Then, as shown in FIG. 5C, when the rotational angle ω of the transmissive optical part 14 becomes larger than that shown in FIG. 5B, the incident angle of the light beam LG0 becomes larger, and the refraction angle becomes larger. Therefore, the displacement d of the light beam LG0 from the optical axis AX2 becomes larger than that shown in FIG. 5B. Further, the state in which the light beam LG0 proceeds in parallel to the optical axis AX2 is always maintained. When the rotational angle ω is in a range from 0 degree to 45 degrees, the displacement d increases monotonically in accordance with an increase in the rotational angle ω.

Then, as shown in FIG. 5D, when the rotational angle ω of the transmissive optical part 14 exceeds 45 degrees, the plane of incidence of the light beam LG0 changes from the side surface 14c1 to the side surface 14c2. On this occasion, the light beam LG0 is refracted on the side surface 14c2, but is refracted toward the direction (the −Z side) shown in the drawing, which is different in refraction direction from the period shown in FIG. 5C and the antecedent drawings. Although the exit surface of the light beam LG0 also changes from the side surface 14c3 to the side surface 14c4, since the side surface 14c2 and the side surface 14c4 are parallel to each other, the relationship that the refraction angle when the light beam LG0 enters the side surface 14c3 and the refraction angle when the light beam LG0 is emitted from the side surface 14c4 are canceled out does not change from that in the period shown in FIG. 5C and the antecedent drawings. As a result, the light beam LG0 proceeds in parallel to the optical axis AX2 at a position displaced from the optical axis AX2 toward the −Z side as much as the displacement d.

Then, as shown in FIG. 5E, when the rotational angle ω of the transmissive optical part 14 becomes larger than that shown in FIG. 5D, the incident angle of the light beam LG0 becomes smaller, and the refraction angle becomes smaller. Therefore, the displacement d of the light beam LG0 from the optical axis AX2 becomes smaller than that shown in FIG. 5D. As described above, when the rotational angle ω is in a range from 45 degrees to 90 degrees, the displacement d decreases monotonically in accordance with an increase in the rotational angle ω.

Then, as shown in FIG. 5F, when the rotational angle ω of the transmissive optical part 14 becomes 90 degrees, the plane of incidence changes from the side surface 14c1 in the initial state to the side surface 14c2, but the behavior of the light beam LG0 becomes the same as that shown in FIG. 5A.

As described above, as long as the plane of incidence and the exit surface of the transmissive optical part 14 are parallel to each other, there is no chance for the proceeding direction of the light beam LG0 to change, and the light beam LG0 is translated in a direction parallel to the optical axis AX2 as time passes irrespective of the rotational angle ω of the transmissive optical part 14. When the rotational angle ω is 0 degree, the displacement d of the light beam LG0 is 0, and when the rotational angle ω is in a range from 0 degree to 45 degrees, the displacement d increases toward either one of the +Z side and the −Z side. At the moment when the rotational angle ω exceeds 45 degrees, the direction of the displacement is reversed while keeping the absolute value of the displacement d, and when the rotational angle ω is in the range from 45 degrees to 90 degrees, the displacement d decreases, and when the rotational angle ω becomes 90 degrees, the displacement d vanishes. The behavior described above is repeated after the rotational angle ω exceeds 90 degrees. Therefore, when the transmissive optical part 14 makes one revolution, the displacement d of the light beam LG0 repeats the cycle described above four times. The displacement of the light beam LG0 can arbitrarily be set by controlling parameters such as the refractive index and the size of the transmissive optical part 14.

● **PROBLEMS**:
• A. According to the optics passage, how many times does the displacement d of the light beam LG0 repeat its cycle in one revolution of the transmissive optical part 14?
• B. From the optics passage, extract the span that begins at the words "Then, as shown in FIG. 5F, when" and stops after the words "in FIG. 5A.".
• C. Please translate this sentence from the optics passage into Spanish: "The behavior described above is repeated after the rotational angle ω exceeds 90 degrees."
The data that follows has no connection to the optics passage.

● **RECORDED DATA**:

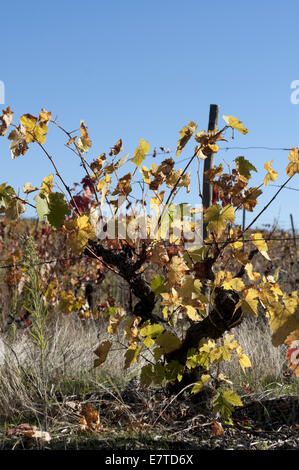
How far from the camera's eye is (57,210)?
2.42 meters

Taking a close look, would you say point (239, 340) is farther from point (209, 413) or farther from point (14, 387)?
point (14, 387)

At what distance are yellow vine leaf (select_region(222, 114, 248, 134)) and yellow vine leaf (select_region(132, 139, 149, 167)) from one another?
40 cm

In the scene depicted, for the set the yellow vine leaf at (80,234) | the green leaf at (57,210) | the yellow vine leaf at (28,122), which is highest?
the yellow vine leaf at (28,122)

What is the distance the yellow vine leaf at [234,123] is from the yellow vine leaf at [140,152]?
15.8 inches

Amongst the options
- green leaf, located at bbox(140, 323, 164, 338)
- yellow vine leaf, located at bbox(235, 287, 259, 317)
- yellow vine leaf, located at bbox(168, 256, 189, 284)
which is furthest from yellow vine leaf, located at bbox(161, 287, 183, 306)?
yellow vine leaf, located at bbox(235, 287, 259, 317)

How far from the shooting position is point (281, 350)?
4.14 m

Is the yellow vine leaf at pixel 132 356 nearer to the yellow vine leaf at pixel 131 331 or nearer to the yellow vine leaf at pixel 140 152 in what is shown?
the yellow vine leaf at pixel 131 331

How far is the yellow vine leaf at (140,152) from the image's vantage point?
8.19ft

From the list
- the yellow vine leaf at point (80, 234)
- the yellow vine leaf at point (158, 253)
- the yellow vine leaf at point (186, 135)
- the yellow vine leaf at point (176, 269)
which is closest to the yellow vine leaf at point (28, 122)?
the yellow vine leaf at point (80, 234)

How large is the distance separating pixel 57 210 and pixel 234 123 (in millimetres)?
925

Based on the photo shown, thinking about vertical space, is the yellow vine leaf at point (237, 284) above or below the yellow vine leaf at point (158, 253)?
below

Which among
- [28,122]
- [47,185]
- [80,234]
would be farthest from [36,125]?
[80,234]

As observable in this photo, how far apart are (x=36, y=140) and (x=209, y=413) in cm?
168

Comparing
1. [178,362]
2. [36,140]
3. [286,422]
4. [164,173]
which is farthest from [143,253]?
[286,422]
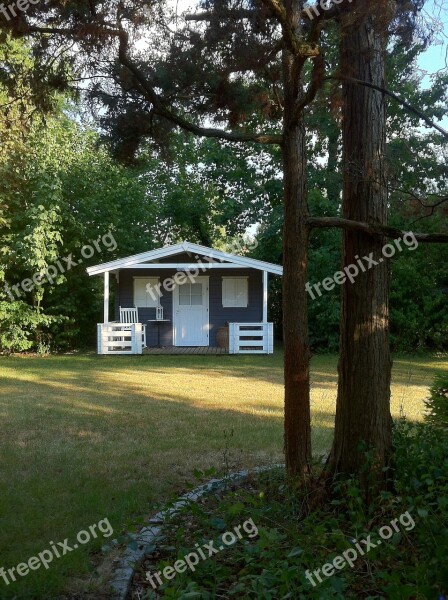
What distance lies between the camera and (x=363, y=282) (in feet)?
13.4

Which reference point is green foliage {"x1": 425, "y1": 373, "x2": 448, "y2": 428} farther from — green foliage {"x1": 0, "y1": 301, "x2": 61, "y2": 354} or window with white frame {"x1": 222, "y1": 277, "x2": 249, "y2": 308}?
green foliage {"x1": 0, "y1": 301, "x2": 61, "y2": 354}

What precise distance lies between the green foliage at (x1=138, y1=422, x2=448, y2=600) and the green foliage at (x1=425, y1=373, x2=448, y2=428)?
3.13ft

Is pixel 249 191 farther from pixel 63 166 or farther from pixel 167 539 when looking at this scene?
pixel 167 539

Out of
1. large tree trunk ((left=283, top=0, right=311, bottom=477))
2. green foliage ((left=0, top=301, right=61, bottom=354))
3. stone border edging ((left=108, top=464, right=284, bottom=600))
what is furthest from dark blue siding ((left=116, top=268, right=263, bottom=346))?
large tree trunk ((left=283, top=0, right=311, bottom=477))

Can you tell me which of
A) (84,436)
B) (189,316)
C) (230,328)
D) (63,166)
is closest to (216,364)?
(230,328)

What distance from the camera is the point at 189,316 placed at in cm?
1989

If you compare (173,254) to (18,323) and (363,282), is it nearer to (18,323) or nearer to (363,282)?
(18,323)

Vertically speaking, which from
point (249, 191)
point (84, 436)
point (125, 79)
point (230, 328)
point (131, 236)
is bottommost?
point (84, 436)

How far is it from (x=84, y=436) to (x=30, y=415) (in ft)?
5.54

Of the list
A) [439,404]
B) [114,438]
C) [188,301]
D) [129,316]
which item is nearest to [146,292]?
[129,316]

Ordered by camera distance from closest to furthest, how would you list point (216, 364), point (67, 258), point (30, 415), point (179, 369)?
point (30, 415) < point (179, 369) < point (216, 364) < point (67, 258)
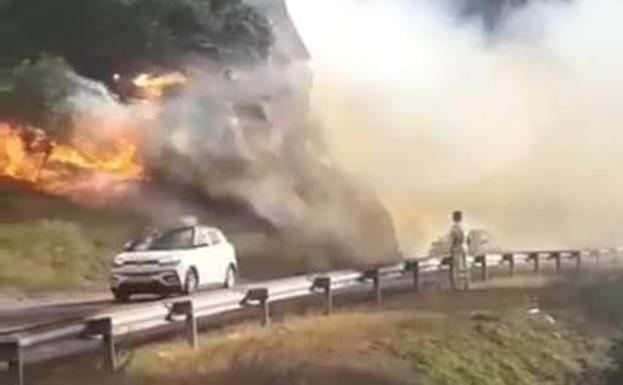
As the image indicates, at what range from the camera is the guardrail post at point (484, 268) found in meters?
16.0

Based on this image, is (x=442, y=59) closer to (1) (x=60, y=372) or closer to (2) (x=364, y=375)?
(2) (x=364, y=375)

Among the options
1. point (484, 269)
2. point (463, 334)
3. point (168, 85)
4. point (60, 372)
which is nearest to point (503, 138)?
point (484, 269)

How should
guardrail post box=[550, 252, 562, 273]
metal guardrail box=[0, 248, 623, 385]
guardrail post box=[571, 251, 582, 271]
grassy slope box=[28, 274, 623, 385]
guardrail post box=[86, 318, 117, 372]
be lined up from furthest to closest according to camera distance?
guardrail post box=[571, 251, 582, 271]
guardrail post box=[550, 252, 562, 273]
grassy slope box=[28, 274, 623, 385]
guardrail post box=[86, 318, 117, 372]
metal guardrail box=[0, 248, 623, 385]

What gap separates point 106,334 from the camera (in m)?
10.8

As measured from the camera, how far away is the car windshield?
13.8 m

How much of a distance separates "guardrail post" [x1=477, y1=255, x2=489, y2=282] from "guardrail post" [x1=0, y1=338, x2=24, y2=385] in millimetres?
7219

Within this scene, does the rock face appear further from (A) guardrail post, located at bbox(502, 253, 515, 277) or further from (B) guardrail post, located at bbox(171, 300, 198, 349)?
(B) guardrail post, located at bbox(171, 300, 198, 349)

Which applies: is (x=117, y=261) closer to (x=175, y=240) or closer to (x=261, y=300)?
(x=175, y=240)

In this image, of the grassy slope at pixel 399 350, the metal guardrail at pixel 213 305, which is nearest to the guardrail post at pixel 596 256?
the metal guardrail at pixel 213 305

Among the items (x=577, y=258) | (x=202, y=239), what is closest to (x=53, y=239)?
(x=202, y=239)

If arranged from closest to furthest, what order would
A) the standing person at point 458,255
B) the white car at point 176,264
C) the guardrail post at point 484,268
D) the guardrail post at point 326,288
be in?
1. the white car at point 176,264
2. the guardrail post at point 326,288
3. the standing person at point 458,255
4. the guardrail post at point 484,268

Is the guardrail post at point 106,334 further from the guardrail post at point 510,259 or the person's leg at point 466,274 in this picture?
the guardrail post at point 510,259

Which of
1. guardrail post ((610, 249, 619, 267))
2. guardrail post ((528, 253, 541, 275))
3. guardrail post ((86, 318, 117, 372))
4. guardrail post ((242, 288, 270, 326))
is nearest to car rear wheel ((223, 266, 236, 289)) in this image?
guardrail post ((242, 288, 270, 326))

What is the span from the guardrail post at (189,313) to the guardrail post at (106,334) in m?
0.99
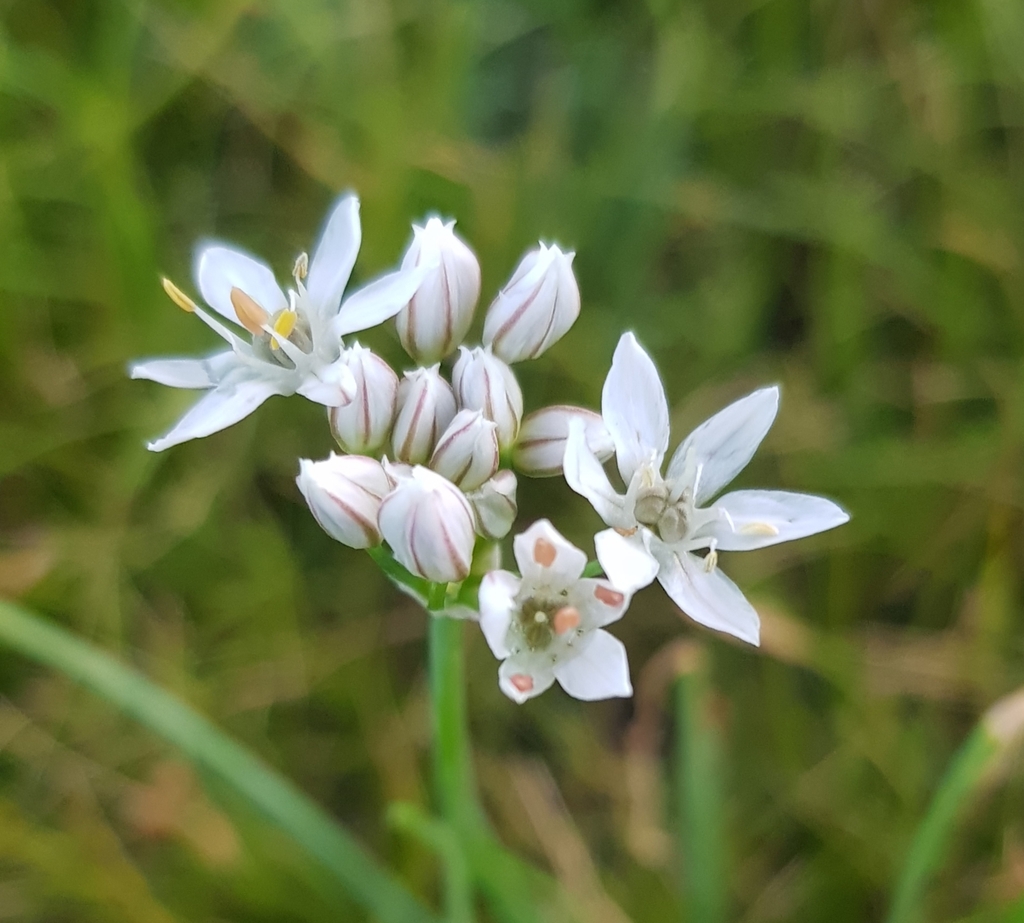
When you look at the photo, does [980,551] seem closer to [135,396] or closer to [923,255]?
[923,255]

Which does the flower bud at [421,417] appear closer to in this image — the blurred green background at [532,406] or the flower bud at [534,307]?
the flower bud at [534,307]

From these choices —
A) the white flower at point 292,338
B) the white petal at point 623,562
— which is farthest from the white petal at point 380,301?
the white petal at point 623,562

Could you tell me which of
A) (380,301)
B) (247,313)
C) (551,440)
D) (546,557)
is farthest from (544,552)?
(247,313)

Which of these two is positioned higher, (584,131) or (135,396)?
(584,131)

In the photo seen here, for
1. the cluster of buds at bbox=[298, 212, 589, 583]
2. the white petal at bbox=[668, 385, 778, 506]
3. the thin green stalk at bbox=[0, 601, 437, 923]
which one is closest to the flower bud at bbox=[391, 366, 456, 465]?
the cluster of buds at bbox=[298, 212, 589, 583]

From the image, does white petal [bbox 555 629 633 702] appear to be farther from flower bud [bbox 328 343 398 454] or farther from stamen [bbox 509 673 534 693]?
flower bud [bbox 328 343 398 454]

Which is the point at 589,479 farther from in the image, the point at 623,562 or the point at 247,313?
the point at 247,313

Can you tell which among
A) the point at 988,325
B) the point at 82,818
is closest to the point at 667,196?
the point at 988,325
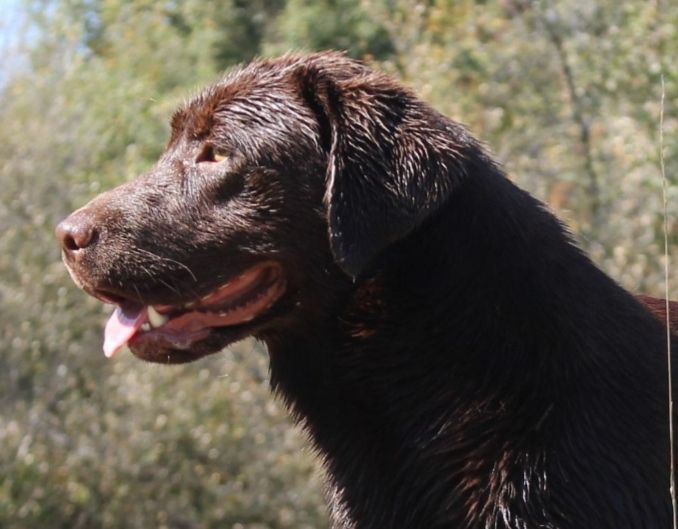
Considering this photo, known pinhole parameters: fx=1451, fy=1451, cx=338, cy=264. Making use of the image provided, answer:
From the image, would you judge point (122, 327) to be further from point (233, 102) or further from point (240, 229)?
point (233, 102)

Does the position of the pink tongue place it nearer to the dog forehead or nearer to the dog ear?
the dog forehead

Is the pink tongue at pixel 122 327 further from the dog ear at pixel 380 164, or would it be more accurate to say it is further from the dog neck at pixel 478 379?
the dog ear at pixel 380 164

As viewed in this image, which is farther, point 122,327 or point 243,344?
point 243,344

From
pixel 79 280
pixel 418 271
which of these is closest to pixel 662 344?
pixel 418 271

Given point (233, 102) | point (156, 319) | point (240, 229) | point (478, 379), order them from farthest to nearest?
point (233, 102), point (156, 319), point (240, 229), point (478, 379)

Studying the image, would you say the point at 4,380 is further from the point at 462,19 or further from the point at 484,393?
the point at 484,393

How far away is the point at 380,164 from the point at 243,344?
24.7ft

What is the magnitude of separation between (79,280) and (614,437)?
1.67 m

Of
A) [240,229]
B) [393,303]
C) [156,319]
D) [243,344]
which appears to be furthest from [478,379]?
[243,344]

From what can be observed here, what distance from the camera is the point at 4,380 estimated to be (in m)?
11.7

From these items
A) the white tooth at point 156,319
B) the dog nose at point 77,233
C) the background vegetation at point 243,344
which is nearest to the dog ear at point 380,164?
the white tooth at point 156,319

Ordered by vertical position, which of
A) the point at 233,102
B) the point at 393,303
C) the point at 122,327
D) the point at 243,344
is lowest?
the point at 243,344

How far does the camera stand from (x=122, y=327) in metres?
4.50

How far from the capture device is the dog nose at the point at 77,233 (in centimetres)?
438
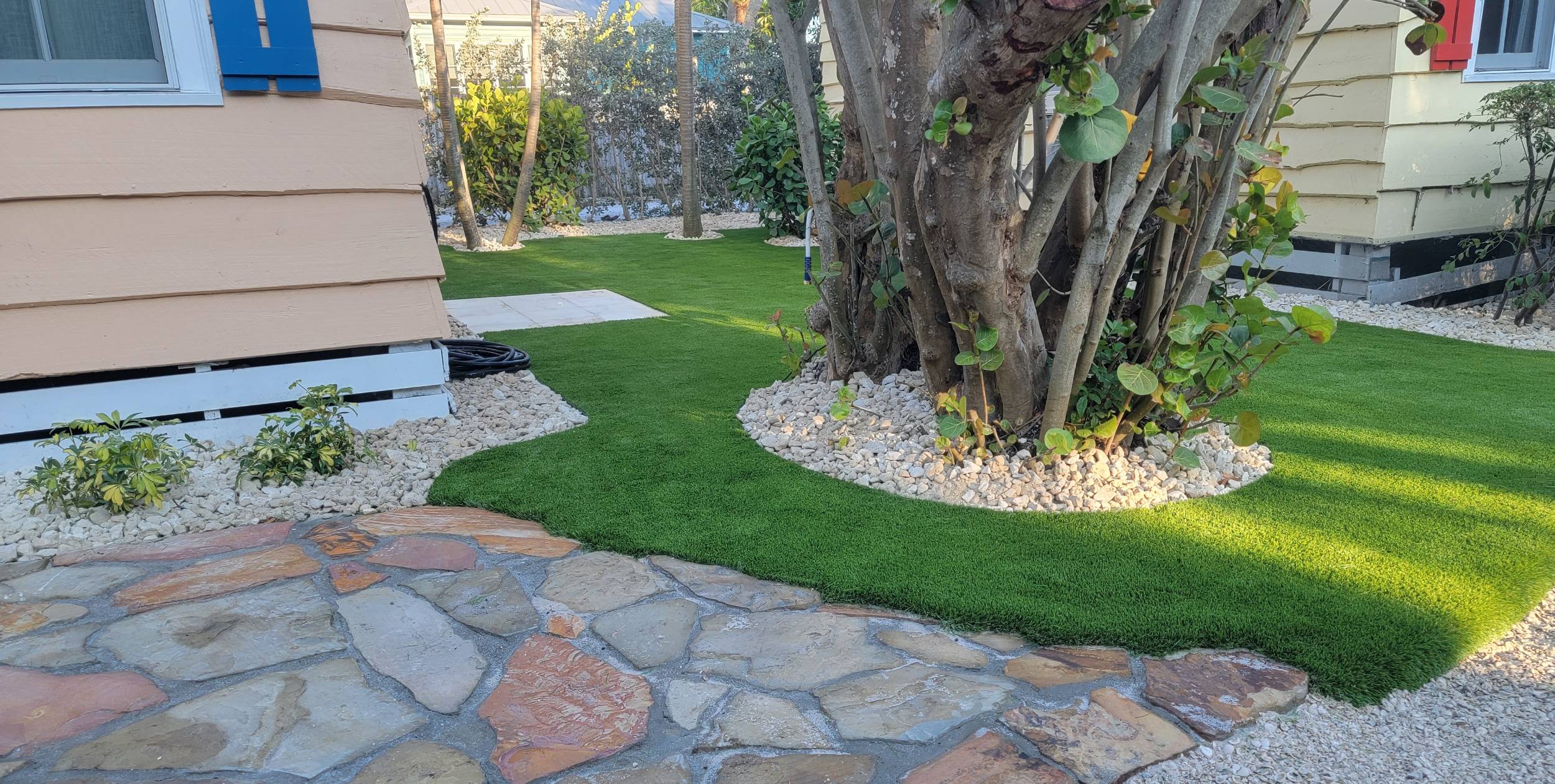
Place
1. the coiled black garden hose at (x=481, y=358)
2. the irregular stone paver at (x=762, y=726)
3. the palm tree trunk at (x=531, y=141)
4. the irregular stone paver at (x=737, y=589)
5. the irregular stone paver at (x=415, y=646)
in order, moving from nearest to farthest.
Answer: the irregular stone paver at (x=762, y=726), the irregular stone paver at (x=415, y=646), the irregular stone paver at (x=737, y=589), the coiled black garden hose at (x=481, y=358), the palm tree trunk at (x=531, y=141)

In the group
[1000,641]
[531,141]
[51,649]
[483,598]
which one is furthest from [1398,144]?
[531,141]

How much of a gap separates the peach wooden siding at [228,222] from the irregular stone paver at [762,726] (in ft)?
8.16

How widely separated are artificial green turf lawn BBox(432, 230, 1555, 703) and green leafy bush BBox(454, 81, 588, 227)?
24.5 feet

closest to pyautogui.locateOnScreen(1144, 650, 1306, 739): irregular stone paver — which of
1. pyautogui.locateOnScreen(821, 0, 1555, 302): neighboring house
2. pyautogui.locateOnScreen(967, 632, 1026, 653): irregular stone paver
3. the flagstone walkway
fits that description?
the flagstone walkway

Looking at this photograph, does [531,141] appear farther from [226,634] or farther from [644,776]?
[644,776]

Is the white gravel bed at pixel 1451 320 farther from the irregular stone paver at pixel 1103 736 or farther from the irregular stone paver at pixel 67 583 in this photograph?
the irregular stone paver at pixel 67 583

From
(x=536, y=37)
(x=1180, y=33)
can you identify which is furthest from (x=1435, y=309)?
(x=536, y=37)

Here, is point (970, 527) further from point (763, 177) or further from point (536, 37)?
point (536, 37)

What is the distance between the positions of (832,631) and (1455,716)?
1.35 m

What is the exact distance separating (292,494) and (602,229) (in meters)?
9.40

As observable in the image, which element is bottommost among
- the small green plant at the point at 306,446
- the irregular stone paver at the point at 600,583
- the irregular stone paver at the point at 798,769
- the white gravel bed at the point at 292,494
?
the irregular stone paver at the point at 798,769

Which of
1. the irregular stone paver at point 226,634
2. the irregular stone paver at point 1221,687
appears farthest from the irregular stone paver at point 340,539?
the irregular stone paver at point 1221,687

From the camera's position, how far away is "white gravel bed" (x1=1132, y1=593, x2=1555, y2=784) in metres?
1.83

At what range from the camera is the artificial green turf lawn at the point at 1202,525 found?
7.60 feet
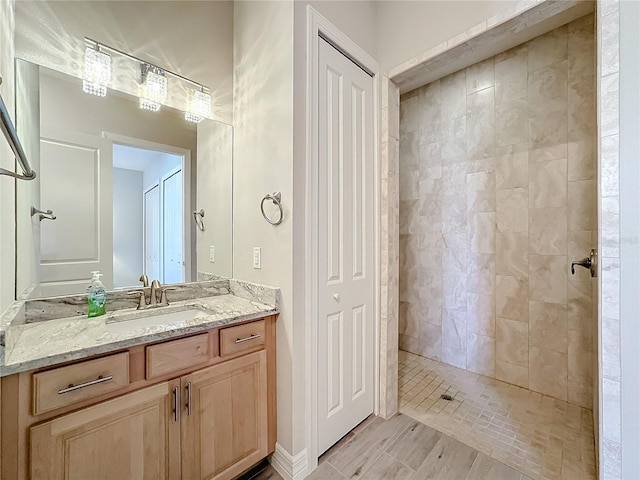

● **EXERCISE ANSWERS**:
• A. Four times.

• B.
Then, as shown in FIG. 5F, when the rotational angle ω of the transmissive optical part 14 becomes 90 degrees, the plane of incidence changes from the side surface 14c1 in the initial state to the side surface 14c2, but the behavior of the light beam LG0 becomes the same as that shown in FIG. 5A.

• C. El comportamiento descrito anteriormente se repite después de que el ángulo de rotación ω supera los 90 grados.